Stockpiles will be 836 million bushels (21.2 million metric tons) on Aug. 31, or 32 percent more than the U.S. Department of Agriculture forecast last month, according to the average of 35 analyst estimates compiled by Bloomberg. Export sales from the world’s largest grower and shipper fell 54 percent in the year that began Sept. 1, heading for the biggest annual drop in government data that starts in 1960.
Surging grain costs last year forced Cargill Inc. and other meat producers to close plants and ethanol makers including Valero Energy Corp. to shut distilleries, easing demand for corn supplies curbed by the worst drought since the 1930s. The USDA says output will rebound as farmers plant the most acres in 77 years. Futures fell 23 percent from their peak in August, joining wheat and soybeans in bear markets as global food costs tracked by the United Nations fell for five consecutive months.
“The corn-supply situation has gone from being underwater to having its head above water,” said Roger Fray, the executive vice president of grain at farmer-owned grain handler West Central Cooperative in Ralston, Iowa, who expects cash prices to drop 20 percent by December. “We have enough supply until what should be a record harvest.”
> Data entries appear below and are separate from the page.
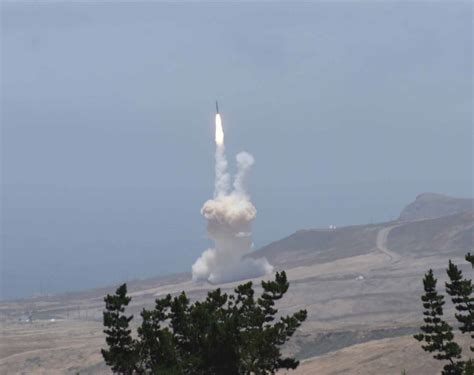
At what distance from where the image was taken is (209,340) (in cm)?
7194

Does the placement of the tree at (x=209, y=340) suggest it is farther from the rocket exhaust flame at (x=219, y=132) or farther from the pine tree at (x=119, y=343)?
the rocket exhaust flame at (x=219, y=132)

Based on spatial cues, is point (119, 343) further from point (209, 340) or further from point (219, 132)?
point (219, 132)

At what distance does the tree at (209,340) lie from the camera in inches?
2793

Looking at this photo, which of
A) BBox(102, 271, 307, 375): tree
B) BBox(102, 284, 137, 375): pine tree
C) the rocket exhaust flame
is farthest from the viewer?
the rocket exhaust flame

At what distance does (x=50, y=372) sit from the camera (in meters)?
156

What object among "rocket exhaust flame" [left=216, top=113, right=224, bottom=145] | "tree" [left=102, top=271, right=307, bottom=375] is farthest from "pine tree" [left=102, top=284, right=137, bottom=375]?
"rocket exhaust flame" [left=216, top=113, right=224, bottom=145]

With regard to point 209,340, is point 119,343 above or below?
above

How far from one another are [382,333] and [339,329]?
32.7 ft

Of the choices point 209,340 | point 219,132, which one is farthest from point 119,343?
point 219,132

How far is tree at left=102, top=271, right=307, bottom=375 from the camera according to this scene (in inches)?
2793

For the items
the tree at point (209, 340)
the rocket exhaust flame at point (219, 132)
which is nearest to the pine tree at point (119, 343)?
the tree at point (209, 340)

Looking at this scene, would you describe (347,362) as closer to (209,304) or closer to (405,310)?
(209,304)

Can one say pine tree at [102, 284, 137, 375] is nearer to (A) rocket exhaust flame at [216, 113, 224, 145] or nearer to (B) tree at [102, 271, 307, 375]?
(B) tree at [102, 271, 307, 375]

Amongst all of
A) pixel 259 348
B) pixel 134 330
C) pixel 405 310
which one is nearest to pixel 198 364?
pixel 259 348
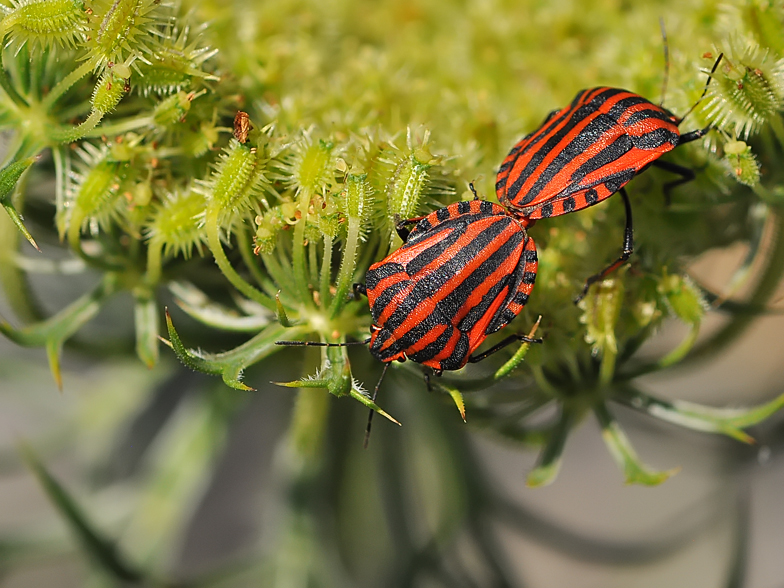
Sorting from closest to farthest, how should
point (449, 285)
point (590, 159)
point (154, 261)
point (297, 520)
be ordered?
1. point (449, 285)
2. point (590, 159)
3. point (154, 261)
4. point (297, 520)

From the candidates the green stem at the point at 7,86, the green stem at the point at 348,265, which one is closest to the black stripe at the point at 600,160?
the green stem at the point at 348,265

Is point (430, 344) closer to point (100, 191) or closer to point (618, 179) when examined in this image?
point (618, 179)

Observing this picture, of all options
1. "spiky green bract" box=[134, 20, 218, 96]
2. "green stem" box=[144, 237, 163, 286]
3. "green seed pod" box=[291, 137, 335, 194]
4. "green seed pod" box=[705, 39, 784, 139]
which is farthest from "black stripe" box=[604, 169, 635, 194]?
"green stem" box=[144, 237, 163, 286]

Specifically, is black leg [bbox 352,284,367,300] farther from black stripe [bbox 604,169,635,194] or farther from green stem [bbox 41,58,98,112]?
green stem [bbox 41,58,98,112]

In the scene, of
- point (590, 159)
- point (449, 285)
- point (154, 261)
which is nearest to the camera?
point (449, 285)

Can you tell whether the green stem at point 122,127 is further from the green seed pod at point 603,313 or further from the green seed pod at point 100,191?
the green seed pod at point 603,313

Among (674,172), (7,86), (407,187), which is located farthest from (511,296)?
(7,86)

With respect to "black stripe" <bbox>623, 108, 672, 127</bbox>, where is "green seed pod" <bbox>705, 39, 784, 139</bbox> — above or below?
above
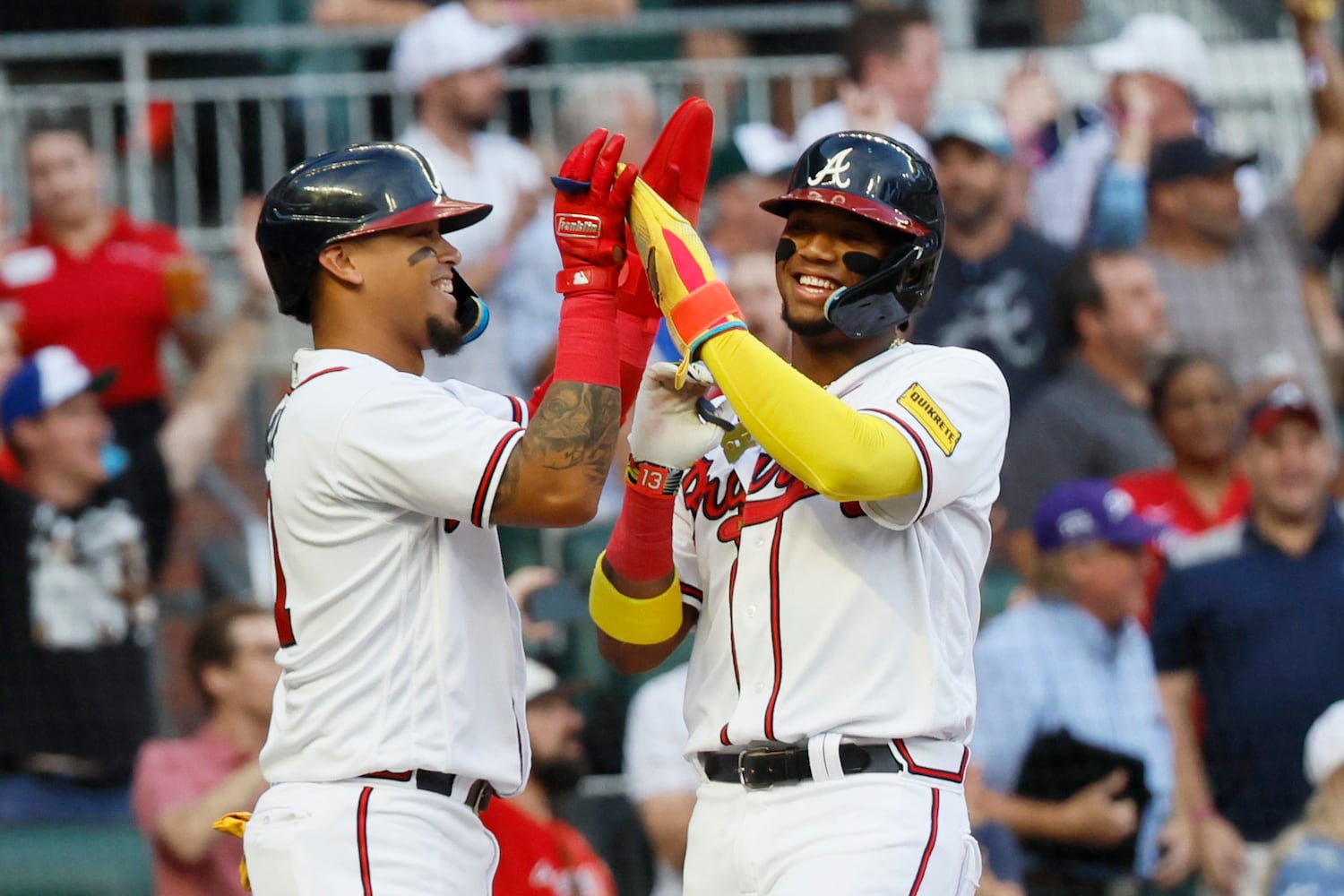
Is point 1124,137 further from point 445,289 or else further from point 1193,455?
point 445,289

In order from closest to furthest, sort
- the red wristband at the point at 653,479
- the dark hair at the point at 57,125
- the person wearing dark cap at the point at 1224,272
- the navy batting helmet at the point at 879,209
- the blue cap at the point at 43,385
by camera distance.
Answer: the navy batting helmet at the point at 879,209 → the red wristband at the point at 653,479 → the blue cap at the point at 43,385 → the dark hair at the point at 57,125 → the person wearing dark cap at the point at 1224,272

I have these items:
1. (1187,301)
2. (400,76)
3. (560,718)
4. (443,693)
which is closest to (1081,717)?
(560,718)

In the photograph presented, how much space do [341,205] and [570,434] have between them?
0.54 m

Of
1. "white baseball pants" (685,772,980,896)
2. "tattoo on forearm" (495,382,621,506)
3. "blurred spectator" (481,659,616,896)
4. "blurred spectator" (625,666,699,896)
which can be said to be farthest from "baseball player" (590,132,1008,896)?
"blurred spectator" (625,666,699,896)

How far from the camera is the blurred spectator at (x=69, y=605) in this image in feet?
18.2

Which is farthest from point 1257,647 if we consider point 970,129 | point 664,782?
point 970,129

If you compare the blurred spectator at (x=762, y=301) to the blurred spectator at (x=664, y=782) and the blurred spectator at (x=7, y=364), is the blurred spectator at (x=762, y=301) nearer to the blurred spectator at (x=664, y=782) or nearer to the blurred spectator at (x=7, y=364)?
the blurred spectator at (x=664, y=782)

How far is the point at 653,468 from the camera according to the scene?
3.31 meters

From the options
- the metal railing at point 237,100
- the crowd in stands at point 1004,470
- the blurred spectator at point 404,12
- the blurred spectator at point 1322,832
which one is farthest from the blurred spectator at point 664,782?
the blurred spectator at point 404,12

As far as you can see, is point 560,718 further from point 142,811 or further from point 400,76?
point 400,76

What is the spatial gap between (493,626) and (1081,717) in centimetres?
261

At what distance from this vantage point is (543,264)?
22.2ft

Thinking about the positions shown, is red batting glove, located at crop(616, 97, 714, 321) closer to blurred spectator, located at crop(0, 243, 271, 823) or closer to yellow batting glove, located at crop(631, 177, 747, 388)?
yellow batting glove, located at crop(631, 177, 747, 388)

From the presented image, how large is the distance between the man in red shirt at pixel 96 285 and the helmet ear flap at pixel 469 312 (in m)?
3.19
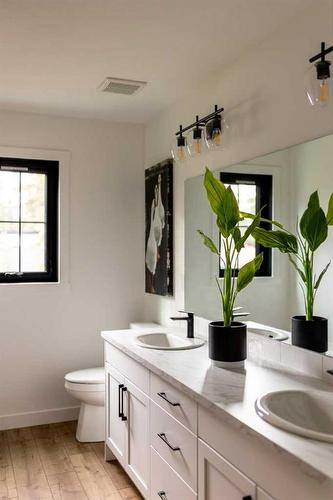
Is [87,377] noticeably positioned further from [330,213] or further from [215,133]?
[330,213]

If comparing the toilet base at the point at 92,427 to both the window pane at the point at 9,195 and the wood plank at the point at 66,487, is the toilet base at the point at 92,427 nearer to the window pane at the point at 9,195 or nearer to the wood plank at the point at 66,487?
the wood plank at the point at 66,487

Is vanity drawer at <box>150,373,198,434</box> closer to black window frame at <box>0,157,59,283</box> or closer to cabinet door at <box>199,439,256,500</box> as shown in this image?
cabinet door at <box>199,439,256,500</box>

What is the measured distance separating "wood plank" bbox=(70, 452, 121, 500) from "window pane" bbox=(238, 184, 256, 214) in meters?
1.66

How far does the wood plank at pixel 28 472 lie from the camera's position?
8.69 ft

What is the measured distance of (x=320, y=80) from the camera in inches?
73.9

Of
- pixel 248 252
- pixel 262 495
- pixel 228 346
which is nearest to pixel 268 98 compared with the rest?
pixel 248 252

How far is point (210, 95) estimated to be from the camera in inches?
114

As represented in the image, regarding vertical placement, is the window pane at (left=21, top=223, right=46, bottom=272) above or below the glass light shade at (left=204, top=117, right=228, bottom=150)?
below

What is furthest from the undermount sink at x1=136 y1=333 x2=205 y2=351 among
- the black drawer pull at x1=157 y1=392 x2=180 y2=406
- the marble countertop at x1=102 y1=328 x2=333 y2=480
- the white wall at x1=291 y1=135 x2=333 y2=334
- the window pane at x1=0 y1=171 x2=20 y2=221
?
the window pane at x1=0 y1=171 x2=20 y2=221

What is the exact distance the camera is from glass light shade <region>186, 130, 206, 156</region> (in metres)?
2.88

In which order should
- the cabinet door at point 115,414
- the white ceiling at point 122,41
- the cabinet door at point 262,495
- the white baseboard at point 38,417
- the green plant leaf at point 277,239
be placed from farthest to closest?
the white baseboard at point 38,417, the cabinet door at point 115,414, the green plant leaf at point 277,239, the white ceiling at point 122,41, the cabinet door at point 262,495

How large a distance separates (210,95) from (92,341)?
6.71 ft

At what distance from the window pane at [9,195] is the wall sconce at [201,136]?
1.30 m

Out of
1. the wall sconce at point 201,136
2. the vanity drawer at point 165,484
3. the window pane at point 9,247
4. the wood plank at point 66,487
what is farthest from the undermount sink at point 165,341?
the window pane at point 9,247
Futures plunged 7.3 percent to $6.4425 a bushel this month on the Chicago Board of Trade, the most of 24 commodities tracked by the Standard & Poor’s GSCI Spot Index, which slid 2.7 percent. The MSCI All-Country World Index of equities retreated 0.1 percent, and the U.S. Dollar Index, a measure of the currency against six trading partners, weakened 0.8 percent. Treasuries returned 0.8 percent, a Bank of America Corp. index shows.
Corn will average $6.15 in the fourth quarter, compared with $7.1125 in the first three months of the year, according to analyst estimates compiled by Bloomberg. The December contract on the CBOT closed Tuesday at $5.4025.
U.S. exports are dropping faster than the government had forecast. Shipments since Sept. 1 reached 15.52 million tons as of March 28, from 34.07 million tons a year earlier, according to the USDA. The agency updates its forecasts Wednesday.
Cattle, hog and poultry producers in the U.S., who use two of every five bushels grown, probably consumed 30 percent less in the first quarter from a year earlier, based on March 1 inventories, said Joel Karlin, the director of commodity sales at Goshen, Calif.-based Western Milling, which makes feed. Production of ethanol, the second-largest user of corn, fell 12 percent since Sept. 1, Department of Energy data show.
Cheaper corn may revive demand from importers including China that allowed stockpiles to diminish when prices were high, said Jeff Hainline, the president of Advance Trading Inc. in Bloomington, Ill. Midwest farmers won’t plant until late this month, and lingering drought in Iowa, Minnesota, Nebraska and South Dakota means more risk the harvest in October will fall short of the government’s target, he said.
The cost of importing U.S. corn in China is less expensive than domestic supply, data from Shanghai JC Intelligence Co. show.
The world is less dependent on U.S. corn, with its market share dropping to 24 percent this year, from more than 33 percent a year earlier, government data show. Argentina, the second-largest exporter, will boost output by 23 percent to 25.74 million tons, and Brazil will reap its second-largest crop ever, according to a Bloomberg survey.